The Future: Side-Events As The New Standard
The trajectory is unmistakable: side events have moved beyond the margins to become the defining expression of crypto convening. Large conferences will endure, serving scale, education, and visibility, but the centre of gravity is already shifting toward the smaller rooms where culture, trust, and influence take shape.
In the next decade, it is expected that:
- Modular Convenings: City-wide festivals will be organised, featuring dozens of micro-gatherings that replace a single central stage.
- Reputation-Based Access: Token-gating will mature beyond wallets, with contribution history and on-chain reputation incorporated to determine entry.

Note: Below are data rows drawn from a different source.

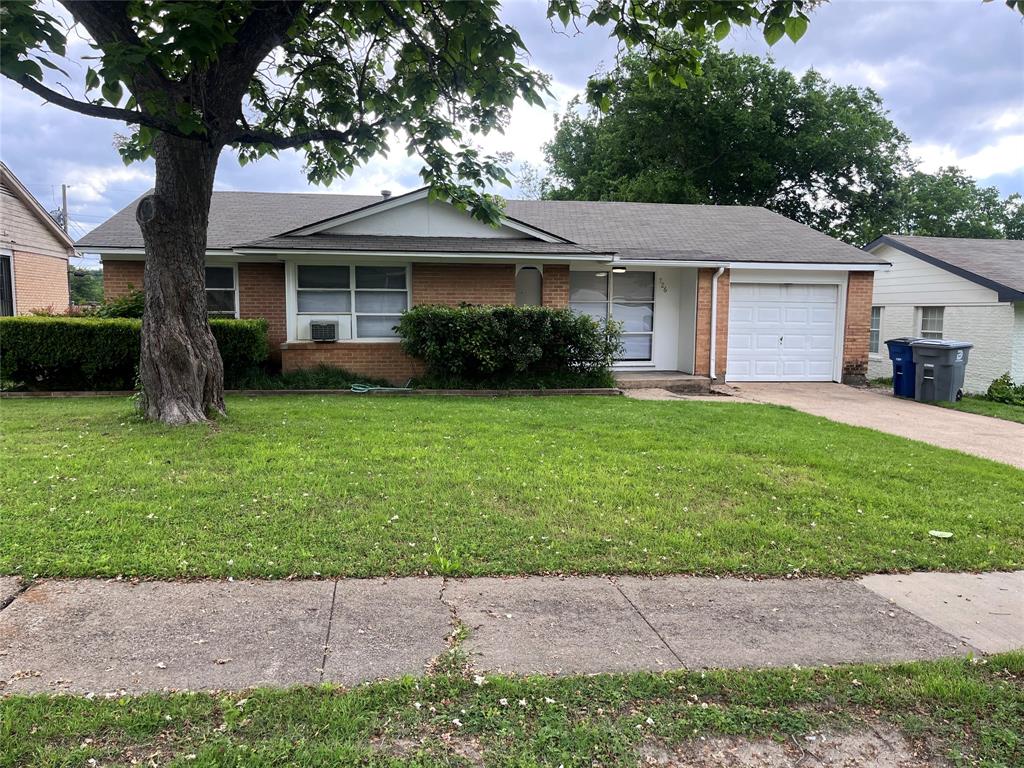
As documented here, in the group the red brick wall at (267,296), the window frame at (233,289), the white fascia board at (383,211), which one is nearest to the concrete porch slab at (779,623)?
the white fascia board at (383,211)

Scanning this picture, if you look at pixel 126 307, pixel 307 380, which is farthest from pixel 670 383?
pixel 126 307

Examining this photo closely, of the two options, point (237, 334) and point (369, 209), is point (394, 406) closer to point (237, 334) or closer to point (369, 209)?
point (237, 334)

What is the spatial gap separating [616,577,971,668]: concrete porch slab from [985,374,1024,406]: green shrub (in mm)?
11894

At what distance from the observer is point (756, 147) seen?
30078 mm

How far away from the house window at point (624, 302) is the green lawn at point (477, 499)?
646 cm

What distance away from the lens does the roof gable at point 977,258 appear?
1365 centimetres

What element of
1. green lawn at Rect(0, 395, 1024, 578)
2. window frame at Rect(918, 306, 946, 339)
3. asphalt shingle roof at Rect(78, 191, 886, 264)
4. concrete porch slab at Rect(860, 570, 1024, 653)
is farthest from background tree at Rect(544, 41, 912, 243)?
concrete porch slab at Rect(860, 570, 1024, 653)

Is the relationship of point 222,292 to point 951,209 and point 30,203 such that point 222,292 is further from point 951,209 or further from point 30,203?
point 951,209

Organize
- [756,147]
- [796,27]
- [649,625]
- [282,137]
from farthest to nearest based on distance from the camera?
1. [756,147]
2. [282,137]
3. [796,27]
4. [649,625]

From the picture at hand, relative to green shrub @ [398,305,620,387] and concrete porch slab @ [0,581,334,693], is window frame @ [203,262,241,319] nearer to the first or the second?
green shrub @ [398,305,620,387]

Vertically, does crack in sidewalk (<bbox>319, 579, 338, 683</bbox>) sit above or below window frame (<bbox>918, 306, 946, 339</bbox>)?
below

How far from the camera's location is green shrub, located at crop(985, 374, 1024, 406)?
1291 cm

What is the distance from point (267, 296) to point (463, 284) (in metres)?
4.02

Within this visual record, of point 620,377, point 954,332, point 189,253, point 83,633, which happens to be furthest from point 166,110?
point 954,332
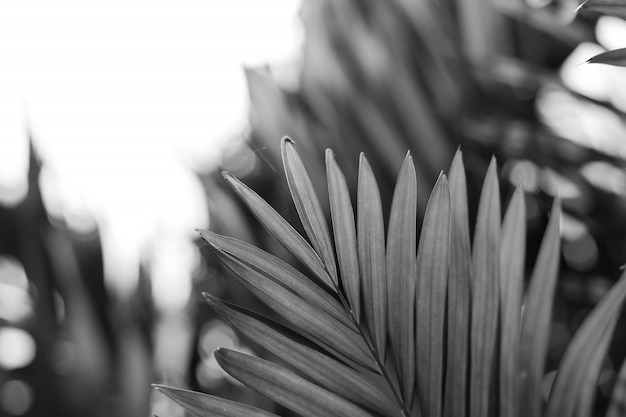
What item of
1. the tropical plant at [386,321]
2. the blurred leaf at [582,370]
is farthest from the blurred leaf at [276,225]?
the blurred leaf at [582,370]

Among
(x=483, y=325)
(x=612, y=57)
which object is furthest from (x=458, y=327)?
(x=612, y=57)

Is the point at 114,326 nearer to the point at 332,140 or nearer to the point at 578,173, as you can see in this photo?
the point at 332,140

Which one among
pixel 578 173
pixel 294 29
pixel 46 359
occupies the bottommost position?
pixel 46 359

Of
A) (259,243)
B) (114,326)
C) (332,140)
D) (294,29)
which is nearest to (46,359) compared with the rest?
(114,326)

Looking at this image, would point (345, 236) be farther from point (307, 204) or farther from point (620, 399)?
point (620, 399)

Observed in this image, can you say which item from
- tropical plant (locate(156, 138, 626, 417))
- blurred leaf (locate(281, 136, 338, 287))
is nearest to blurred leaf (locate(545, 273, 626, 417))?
tropical plant (locate(156, 138, 626, 417))

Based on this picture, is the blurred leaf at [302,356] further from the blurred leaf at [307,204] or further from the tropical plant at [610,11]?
the tropical plant at [610,11]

- Cultural Integration: Local artists, chefs, and musicians will be woven into the fabric of the event, so that convenings are as much defined by place as by protocol.
- Embedded Curators: Indispensability will be achieved by embedded curator teams, not only for handling logistics but for ensuring alignment with community values and for preventing cultural missteps.
The irony is that in a world obsessed with scaling networks, the most valuable spaces are shrinking. Influence no longer radiates from the biggest hall but from the most carefully curated room, where intimacy carries more weight than numbers and trust becomes the true measure of success.
Closing Reflection
At the end of that night in Denver, as the group of fifteen stumbled into the cold, they carried no conference swag, no stage photos, and no press clippings. Instead, they carried new relationships, fresh trust, and the seeds of collaborations that would ripple across the ecosystem.
The lesson of Web3 side events lies here: the real main stage is not under the spotlight but in the spaces where conversations flow, cultural codes align, and the community feels at home. In crypto culture, reputation is treated as currency, and it is within the curated side event, not the conference keynote, that such wealth is truly created.